[Records for this exercise Boundary: Start]
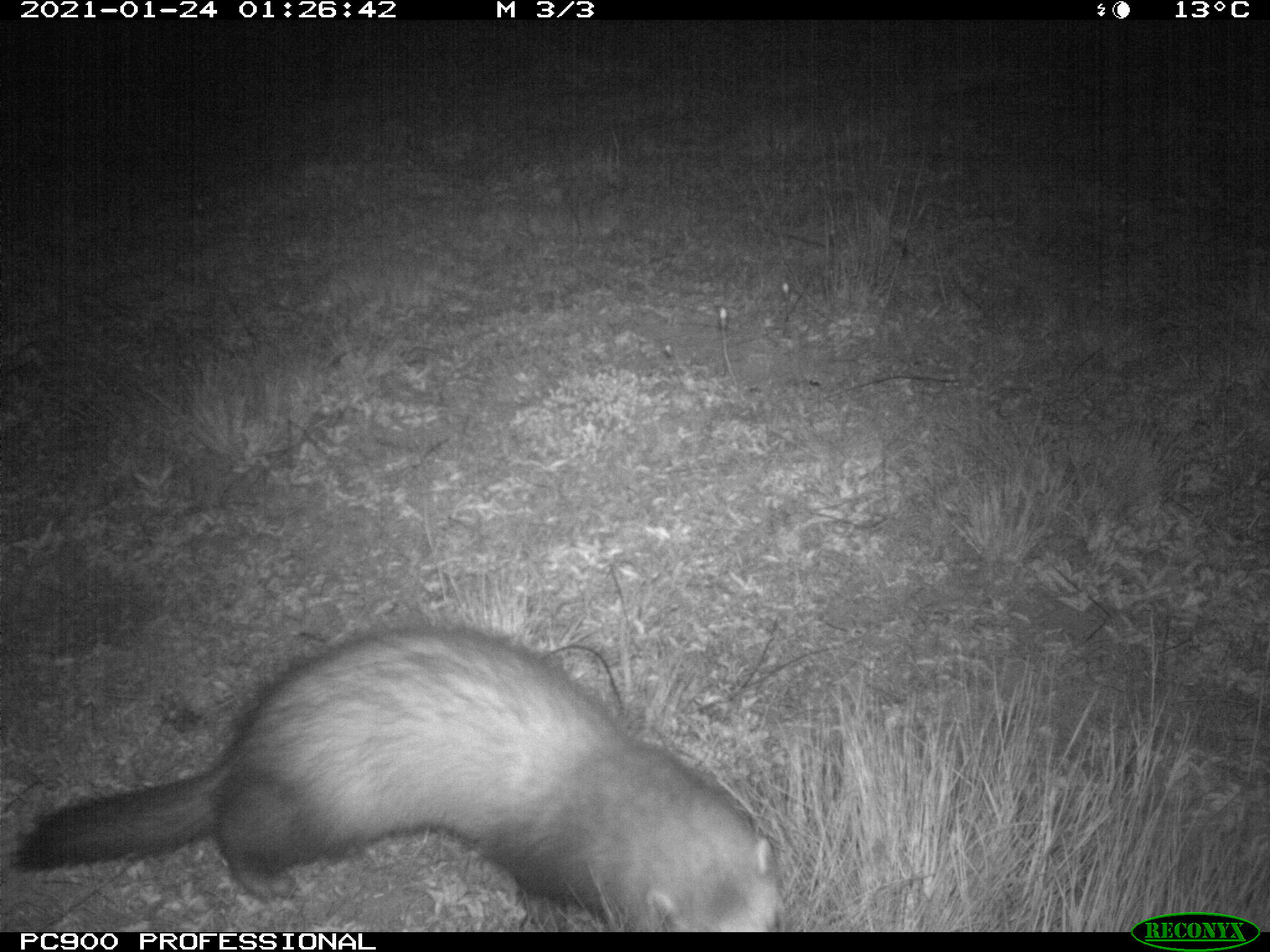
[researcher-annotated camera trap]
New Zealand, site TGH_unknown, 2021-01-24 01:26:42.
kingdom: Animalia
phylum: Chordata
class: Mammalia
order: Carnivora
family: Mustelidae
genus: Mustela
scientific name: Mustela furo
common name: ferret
[Records for this exercise Boundary: End]
[Records for this exercise Boundary: Start]
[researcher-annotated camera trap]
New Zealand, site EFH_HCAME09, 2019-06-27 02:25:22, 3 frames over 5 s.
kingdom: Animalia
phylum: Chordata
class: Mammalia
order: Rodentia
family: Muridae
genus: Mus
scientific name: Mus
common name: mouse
[Records for this exercise Boundary: End]
> **Requirement**: Take the lines above from the one containing "order: Rodentia" to the one containing "common name: mouse" and retype them exactly, both ends included, with nothing added.

> **Answer to the problem**:
order: Rodentia
family: Muridae
genus: Mus
scientific name: Mus
common name: mouse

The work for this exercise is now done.